Rise of the Resistance has a trackless ride system that adds to the chaotic feel of the ride. There were a couple slight ups and downs that I was completely unprepared for. The immersion is unreal. If you’ve seen clips or photos from Disney influencers, you’ve probably seen most of the ride, but there’s such a difference between seeing it on screen and being inside the ride building. It’s very cool. I still don’t think I’d pay $35 or wait two hours for it, but you better believe I’ll be watching for reasonable wait times and booking it over to Galaxy’s Edge to ride whenever I have the opportunity if I’m in the park.

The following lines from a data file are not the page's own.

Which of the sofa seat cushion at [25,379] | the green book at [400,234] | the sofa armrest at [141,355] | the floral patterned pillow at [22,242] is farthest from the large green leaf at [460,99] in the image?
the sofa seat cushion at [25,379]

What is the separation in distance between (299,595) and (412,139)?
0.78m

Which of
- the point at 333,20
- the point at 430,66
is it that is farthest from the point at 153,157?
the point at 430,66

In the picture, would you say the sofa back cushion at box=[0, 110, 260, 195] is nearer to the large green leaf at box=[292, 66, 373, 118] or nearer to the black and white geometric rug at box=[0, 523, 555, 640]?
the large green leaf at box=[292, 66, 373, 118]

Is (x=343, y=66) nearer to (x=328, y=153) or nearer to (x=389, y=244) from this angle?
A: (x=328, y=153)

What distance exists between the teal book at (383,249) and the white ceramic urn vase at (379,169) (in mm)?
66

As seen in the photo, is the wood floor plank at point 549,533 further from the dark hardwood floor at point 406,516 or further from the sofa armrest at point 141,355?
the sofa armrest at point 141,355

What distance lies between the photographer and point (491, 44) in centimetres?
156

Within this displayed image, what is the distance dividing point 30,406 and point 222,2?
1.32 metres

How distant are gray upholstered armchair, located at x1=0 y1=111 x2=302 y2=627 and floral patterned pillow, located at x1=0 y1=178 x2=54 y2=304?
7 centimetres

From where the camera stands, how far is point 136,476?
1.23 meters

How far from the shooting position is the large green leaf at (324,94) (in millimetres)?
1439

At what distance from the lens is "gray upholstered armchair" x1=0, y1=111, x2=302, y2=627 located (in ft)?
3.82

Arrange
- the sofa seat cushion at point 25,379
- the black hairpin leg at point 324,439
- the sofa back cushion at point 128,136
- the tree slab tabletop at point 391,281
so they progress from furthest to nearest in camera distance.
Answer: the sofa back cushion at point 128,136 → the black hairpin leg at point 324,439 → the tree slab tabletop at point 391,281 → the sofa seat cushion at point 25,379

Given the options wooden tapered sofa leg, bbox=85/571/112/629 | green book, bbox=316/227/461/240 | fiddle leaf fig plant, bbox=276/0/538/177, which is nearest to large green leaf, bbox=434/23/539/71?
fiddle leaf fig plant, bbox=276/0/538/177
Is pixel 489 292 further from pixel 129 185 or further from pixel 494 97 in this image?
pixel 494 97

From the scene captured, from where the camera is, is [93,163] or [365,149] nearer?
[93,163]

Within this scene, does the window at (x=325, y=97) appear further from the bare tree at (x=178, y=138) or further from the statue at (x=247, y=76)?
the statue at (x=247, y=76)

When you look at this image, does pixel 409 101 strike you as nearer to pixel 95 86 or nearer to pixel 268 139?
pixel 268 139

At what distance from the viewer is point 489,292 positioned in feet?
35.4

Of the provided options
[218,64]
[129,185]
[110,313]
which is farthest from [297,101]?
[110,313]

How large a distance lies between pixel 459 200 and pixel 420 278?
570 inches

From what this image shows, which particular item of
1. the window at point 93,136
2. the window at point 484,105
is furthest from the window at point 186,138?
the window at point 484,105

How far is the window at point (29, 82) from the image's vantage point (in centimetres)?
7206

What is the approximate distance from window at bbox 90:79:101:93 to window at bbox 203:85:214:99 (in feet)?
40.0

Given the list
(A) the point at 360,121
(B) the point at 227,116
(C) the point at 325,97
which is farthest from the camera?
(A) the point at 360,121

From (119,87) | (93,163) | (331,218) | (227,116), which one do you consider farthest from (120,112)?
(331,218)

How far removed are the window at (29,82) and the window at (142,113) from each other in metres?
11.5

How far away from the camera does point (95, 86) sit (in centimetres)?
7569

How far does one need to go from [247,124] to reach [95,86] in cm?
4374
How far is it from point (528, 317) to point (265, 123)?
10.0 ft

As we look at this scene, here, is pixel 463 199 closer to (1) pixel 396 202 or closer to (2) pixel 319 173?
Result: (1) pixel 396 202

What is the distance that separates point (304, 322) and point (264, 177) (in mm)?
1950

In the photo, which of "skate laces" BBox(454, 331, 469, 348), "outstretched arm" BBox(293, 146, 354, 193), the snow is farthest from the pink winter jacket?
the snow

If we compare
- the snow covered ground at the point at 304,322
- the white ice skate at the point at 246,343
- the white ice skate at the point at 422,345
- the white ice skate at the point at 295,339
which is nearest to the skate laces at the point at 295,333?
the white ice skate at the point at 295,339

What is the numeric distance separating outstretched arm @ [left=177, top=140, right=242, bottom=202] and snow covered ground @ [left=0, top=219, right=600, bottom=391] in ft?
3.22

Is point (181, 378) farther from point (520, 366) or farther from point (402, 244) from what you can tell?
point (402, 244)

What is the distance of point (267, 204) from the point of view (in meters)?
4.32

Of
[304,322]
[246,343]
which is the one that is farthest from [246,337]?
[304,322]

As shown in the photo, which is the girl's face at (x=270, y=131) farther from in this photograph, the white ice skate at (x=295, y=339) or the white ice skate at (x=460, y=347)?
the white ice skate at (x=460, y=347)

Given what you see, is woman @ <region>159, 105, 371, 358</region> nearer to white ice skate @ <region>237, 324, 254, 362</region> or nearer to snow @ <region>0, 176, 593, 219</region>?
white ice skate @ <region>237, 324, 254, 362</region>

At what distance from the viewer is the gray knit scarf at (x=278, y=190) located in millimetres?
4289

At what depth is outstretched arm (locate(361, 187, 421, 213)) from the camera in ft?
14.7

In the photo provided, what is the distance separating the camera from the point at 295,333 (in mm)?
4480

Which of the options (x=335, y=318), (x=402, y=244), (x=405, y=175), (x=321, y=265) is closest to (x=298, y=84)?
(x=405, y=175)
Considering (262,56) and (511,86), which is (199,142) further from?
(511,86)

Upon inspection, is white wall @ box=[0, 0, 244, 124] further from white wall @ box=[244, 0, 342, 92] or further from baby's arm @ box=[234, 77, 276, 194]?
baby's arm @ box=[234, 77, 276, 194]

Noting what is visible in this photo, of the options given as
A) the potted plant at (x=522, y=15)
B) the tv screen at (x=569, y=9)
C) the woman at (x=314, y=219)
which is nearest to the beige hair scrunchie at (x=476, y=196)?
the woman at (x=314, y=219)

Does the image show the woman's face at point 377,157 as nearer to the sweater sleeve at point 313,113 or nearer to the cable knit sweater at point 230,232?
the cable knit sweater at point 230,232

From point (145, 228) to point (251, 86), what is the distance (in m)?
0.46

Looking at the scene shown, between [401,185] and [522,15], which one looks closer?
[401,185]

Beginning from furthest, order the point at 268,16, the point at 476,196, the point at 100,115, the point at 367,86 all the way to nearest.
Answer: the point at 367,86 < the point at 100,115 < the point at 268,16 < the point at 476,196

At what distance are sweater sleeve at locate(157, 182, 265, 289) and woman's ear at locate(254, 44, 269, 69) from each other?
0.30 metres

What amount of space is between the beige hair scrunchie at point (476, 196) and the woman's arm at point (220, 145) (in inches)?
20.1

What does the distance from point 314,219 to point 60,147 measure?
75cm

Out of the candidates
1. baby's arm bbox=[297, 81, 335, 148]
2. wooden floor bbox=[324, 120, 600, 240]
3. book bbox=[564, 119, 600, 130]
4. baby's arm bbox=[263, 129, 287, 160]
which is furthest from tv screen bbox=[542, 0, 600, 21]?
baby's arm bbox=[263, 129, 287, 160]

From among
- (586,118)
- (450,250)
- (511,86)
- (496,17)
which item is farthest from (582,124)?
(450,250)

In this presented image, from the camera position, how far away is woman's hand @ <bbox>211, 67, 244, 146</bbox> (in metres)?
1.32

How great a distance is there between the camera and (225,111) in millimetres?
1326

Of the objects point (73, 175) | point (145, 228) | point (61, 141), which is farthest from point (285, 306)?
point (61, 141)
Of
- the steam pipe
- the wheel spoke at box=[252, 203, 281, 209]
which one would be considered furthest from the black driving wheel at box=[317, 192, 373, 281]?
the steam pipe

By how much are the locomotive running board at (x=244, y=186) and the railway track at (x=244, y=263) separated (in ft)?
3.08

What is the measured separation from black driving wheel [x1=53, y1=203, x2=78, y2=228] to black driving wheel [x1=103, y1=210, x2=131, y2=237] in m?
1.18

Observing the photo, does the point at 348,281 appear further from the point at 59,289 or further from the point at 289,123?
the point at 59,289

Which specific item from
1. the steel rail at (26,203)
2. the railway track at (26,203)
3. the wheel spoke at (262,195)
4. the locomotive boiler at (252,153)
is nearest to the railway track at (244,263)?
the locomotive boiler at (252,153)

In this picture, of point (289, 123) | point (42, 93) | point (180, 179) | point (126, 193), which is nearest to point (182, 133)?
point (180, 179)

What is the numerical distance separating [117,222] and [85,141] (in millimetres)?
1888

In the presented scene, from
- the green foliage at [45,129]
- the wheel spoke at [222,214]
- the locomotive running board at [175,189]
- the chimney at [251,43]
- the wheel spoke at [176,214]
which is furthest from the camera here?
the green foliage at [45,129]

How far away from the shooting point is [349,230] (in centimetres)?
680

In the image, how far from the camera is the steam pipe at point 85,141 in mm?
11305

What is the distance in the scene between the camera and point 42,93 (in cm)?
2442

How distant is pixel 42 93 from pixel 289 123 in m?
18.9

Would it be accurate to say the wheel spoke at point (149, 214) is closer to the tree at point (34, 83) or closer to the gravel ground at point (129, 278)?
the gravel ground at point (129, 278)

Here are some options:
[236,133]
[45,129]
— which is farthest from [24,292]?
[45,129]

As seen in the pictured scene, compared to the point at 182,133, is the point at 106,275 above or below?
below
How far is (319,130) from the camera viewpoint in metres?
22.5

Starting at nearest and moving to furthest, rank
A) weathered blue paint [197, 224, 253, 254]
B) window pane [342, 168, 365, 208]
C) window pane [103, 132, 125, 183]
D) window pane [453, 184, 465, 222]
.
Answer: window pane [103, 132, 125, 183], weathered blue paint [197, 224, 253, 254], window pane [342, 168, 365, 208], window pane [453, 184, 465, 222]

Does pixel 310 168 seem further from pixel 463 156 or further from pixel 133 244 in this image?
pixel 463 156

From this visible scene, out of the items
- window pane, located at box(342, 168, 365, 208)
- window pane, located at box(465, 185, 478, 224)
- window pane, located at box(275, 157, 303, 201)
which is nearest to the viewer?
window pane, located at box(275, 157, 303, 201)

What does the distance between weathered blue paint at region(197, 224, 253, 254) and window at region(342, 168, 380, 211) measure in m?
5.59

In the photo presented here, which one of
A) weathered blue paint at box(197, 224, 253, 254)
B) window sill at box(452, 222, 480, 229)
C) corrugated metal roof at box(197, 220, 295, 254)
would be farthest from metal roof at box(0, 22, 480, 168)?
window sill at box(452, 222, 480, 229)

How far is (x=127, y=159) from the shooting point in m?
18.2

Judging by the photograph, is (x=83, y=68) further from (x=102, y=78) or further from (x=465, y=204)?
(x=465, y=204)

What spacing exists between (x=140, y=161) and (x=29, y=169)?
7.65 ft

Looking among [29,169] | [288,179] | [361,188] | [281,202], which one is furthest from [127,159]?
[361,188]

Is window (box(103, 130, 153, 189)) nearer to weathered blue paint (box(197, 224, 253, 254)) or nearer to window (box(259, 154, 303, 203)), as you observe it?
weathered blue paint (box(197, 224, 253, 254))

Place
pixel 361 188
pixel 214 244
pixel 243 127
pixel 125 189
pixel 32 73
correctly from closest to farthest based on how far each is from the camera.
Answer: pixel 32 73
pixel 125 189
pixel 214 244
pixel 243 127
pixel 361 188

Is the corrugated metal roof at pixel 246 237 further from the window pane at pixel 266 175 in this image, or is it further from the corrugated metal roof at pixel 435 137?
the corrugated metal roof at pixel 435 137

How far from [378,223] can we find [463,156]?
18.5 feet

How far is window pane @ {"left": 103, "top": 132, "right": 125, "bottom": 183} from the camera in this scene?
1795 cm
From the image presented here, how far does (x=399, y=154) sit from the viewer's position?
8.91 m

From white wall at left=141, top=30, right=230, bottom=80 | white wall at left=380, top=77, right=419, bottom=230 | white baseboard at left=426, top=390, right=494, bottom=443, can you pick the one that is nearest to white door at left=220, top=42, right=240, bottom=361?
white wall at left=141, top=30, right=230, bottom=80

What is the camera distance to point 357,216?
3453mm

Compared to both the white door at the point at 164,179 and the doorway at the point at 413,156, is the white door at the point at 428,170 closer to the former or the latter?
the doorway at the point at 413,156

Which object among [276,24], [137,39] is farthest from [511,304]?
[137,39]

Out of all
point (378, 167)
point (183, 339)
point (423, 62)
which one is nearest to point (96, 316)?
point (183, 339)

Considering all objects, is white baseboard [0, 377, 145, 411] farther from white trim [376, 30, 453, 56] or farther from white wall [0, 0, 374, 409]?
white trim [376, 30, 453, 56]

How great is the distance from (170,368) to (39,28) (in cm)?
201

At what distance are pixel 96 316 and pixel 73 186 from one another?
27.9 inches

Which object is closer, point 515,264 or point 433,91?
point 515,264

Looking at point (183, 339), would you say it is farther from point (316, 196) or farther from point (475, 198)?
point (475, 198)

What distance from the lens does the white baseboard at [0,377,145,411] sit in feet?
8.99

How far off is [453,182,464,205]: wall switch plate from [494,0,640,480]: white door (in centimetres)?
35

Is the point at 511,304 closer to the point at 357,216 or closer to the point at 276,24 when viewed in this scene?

I mean, just the scale of it all!
I’m impressed. Really and truly impressed. My one not-wait-related complaint is that I wish I had more time in the room with all the Stormtroopers? That scene is AMAZING but we were really rushed through it to keep the queue moving along. Which I get. But I wouldn’t’ve minded a couple minutes just to gawk at the magnitude of it all.
Is Galaxy’s Edge Worth the Hype?
For me? Yes.
I think the imagineers have done an excellent job building a planet that evokes the mood of all nine saga films. Because I’m OLD I think I would have preferred more general theming toward the other six movies, but I’ll also take what I can get. There are definitely moments in Galaxy’s Edge where you can forget that its set in Rey and Kylo Ren’s timeline.
Also? It’s just really cool. In the same way folks get so excited to step into the Wizarding World of Harry Potter, you get excited to step into Galaxy’s Edge. Any major franchise that captured the hearts and minds of so many people is bound to enchant millions when it’s built into reality. Disney’s done an excellent job of creating an overall accessible land that will delight fans in one way or another. The little details are all there, the theming, the entertainment. I loved it and am looking forward to visiting again.